Quand les impôts changent nos comportements, pour le meilleur et pour le pire. Pour le pire : c’est le cas des emplois à domicile ; pour le meilleur : c’est peut-être le cas de l’automobile.

C’est un « lancement » - comme on dit - mystérieux, mais à partir, vous allez voir, de deux informations publiées hier. On va commencer par la mauvaise nouvelle, quand une modification fiscale a des conséquences désastreuses. Je parle des changements qui ont été décidés ces dernières années pour les emplois à domicile. La Fédération des particuliers employeurs a rendu public une étude indiquant que plus de 30.000 emplois équivalent temps plein de « nounous », de gardes malades, de jardiniers par exemple, ont été détruits ces trois dernières années. Des dizaines de millions d’heures de travail déclarées ont disparu. On précise : « déclarées » parce que la hausse des cotisations sociales a fait repartir vers le « noir » des emplois. Et ces chiffres ne sont pas farfelus, inventés par le lobbying de professionnels en quête de subventions. L’Acoss, la banque de la sécurité sociale, a aussi révélé que le nombre de particuliers employeurs est repassé sous la barre des deux millions. Si on n’avait pas peur d’enfoncer une porte ouverte, on dirait que c’est une preuve aussi forte que la pomme de Newton pour la gravité que trop d’impôt tue l’impôt et l’emploi.

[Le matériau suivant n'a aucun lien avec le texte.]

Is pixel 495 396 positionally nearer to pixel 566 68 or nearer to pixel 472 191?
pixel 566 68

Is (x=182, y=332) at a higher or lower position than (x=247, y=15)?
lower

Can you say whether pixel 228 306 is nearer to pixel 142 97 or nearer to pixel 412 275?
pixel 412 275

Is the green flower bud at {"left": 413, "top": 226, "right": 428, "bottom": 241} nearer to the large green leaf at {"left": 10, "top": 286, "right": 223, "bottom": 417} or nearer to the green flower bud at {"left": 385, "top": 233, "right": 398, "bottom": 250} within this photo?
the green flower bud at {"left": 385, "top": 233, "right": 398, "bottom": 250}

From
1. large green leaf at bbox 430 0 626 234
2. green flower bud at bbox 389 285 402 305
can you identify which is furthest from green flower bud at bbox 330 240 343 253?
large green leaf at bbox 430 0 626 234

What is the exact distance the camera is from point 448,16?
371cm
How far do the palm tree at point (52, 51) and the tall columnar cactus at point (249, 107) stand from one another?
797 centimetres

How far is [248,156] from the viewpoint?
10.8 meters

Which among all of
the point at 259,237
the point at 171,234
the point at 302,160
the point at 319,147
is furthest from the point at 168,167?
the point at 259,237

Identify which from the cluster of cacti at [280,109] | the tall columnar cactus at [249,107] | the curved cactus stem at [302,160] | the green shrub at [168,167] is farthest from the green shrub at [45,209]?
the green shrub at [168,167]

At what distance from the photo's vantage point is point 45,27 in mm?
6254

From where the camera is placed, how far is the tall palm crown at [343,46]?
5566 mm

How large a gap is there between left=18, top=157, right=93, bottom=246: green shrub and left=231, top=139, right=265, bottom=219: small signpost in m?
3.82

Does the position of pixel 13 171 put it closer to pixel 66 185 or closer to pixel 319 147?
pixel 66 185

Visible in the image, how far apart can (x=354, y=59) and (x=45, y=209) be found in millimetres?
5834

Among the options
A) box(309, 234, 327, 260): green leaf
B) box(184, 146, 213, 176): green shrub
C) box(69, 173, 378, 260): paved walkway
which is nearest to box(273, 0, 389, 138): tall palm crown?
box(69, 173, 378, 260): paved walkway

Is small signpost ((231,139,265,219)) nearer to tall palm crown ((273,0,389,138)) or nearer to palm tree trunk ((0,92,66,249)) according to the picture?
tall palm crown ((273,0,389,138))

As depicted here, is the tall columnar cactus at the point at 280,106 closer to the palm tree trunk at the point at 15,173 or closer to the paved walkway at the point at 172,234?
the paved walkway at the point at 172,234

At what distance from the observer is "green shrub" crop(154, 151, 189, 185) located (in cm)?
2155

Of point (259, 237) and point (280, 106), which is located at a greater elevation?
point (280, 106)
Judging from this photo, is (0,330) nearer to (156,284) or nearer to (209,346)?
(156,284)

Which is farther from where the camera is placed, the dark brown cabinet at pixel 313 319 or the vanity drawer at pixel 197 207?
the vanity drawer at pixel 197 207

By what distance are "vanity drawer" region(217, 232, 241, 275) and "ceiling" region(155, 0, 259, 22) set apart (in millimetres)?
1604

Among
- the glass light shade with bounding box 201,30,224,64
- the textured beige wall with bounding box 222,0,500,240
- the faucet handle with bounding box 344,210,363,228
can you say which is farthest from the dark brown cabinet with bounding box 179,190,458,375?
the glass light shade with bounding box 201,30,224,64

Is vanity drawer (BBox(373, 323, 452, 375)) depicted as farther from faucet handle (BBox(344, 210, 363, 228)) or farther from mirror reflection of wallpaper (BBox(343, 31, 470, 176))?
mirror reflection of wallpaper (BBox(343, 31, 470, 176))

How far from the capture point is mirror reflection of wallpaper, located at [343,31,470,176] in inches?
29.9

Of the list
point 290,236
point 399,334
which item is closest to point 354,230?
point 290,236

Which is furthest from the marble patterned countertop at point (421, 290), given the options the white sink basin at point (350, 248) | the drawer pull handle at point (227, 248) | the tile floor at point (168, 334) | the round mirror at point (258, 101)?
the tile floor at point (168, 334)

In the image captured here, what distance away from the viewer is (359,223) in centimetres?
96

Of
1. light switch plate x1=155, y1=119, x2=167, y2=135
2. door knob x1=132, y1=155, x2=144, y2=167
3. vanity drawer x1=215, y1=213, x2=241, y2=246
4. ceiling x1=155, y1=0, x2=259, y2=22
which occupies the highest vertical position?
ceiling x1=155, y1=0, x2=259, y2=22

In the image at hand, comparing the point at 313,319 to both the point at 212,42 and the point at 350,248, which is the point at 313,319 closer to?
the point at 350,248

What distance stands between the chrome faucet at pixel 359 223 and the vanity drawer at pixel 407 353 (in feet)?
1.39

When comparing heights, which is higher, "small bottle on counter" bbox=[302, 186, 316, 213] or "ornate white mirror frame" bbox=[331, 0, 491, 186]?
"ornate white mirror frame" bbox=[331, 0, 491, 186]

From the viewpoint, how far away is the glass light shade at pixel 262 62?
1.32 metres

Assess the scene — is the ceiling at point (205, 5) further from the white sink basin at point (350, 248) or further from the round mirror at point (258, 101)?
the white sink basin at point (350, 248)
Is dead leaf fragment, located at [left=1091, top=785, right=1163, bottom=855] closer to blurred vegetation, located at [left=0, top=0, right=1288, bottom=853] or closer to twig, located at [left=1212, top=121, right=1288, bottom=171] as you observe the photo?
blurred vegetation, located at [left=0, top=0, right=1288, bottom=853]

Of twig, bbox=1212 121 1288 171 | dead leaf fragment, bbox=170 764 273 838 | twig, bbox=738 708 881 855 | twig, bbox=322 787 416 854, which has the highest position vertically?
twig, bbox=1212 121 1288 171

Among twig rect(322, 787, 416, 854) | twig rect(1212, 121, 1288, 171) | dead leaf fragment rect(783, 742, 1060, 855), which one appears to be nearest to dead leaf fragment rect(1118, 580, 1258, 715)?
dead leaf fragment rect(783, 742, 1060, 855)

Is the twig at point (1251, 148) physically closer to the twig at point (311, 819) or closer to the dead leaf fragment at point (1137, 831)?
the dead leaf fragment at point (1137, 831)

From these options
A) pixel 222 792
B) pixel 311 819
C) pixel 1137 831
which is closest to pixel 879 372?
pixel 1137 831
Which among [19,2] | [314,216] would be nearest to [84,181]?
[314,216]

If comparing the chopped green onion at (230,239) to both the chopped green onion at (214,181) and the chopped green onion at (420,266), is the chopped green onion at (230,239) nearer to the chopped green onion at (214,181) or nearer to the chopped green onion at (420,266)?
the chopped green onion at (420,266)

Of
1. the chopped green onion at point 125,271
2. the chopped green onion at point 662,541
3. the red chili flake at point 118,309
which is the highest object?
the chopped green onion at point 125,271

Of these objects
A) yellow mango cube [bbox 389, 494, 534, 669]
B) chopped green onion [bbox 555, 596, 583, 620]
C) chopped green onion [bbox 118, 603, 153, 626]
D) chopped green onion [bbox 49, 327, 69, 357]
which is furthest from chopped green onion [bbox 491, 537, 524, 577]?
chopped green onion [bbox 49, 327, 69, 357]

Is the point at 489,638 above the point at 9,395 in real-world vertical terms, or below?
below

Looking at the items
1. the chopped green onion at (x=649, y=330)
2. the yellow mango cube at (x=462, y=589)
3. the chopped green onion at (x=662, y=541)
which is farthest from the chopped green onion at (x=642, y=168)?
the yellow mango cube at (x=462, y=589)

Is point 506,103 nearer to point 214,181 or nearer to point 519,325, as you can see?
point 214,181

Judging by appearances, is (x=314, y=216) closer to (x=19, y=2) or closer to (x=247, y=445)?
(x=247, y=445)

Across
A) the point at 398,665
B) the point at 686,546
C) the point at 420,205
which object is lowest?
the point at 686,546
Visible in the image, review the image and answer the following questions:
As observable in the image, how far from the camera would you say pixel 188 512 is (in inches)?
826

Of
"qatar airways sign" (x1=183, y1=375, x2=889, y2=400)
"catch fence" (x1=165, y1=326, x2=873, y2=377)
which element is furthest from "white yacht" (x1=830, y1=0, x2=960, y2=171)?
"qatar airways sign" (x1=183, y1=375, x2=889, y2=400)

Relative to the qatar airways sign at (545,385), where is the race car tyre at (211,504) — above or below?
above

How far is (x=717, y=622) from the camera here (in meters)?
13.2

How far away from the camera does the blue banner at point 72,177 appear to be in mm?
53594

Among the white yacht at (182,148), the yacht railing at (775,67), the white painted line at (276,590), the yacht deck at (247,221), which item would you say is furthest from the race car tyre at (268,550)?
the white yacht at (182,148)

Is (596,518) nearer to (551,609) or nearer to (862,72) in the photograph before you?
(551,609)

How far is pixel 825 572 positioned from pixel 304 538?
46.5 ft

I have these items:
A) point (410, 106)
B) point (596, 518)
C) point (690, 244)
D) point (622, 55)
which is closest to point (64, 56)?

Mais, vous le disiez, on a heureusement une autre nouvelle qui va cette fois en sens inverse : bien pensé, l’impôt peut changer les comportements dans le sens de l’intérêt général.

Oui, et on pense au bonus-malus automobile. Mon confrère des Echos Maxime Amiot dévoile des chiffres qui montrent que le malus auto, qui renchérit, qui taxe, le prix des voitures qui polluent le plus, (ce malus auto) a un effet réel depuis le début de l’année. Les montants ont été considérablement relevés pour les véhicules qui émettent plus ou beaucoup de 131 grammes de CO2 au km (jusqu’à 8.000 euros). Et les ventes des véhicules concernés, des grosses cylindrées, ont baissé de 22% en quatre mois. La première cerise sur le gâteau est que ce sont surtout les acheteurs de voitures allemandes qui contribuent au malus, les acheteurs d’Audi, de BMW, de Porsche, au profit des françaises donc. Deuxième cerise : le malus fait déjà rentrer 100 millions dans les caisses de l’Etat depuis janvier, et au total, pour la première fois depuis 2008, le malus compensera le coût du bonus auto versé pour les voitures plus propres – qui se vendent bien. Voilà un impôt vertueux !

Au total, ce qui est clair est que l’impôt n’est pas neutre ...

Vous avez raison ! Mais ce qui est surtout vrai, c’est que les gouvernements l’oublient ou se trompent : c’est trop bête, ils n’avaient pas pensé que l’emploi à domicile baisserait et que le bonus-malus auto lui coûterait les yeux de la tête jusqu’à maintenant. Quizz du jour : quel sera l’effet sur la consommation et l’investissement de la hausse de l’impôt sur le revenu pour les classes moyennes et aisées qui avaient jusqu’à minuit pour renvoyer leur déclaration papier ? Je vais vous le dire : élevé.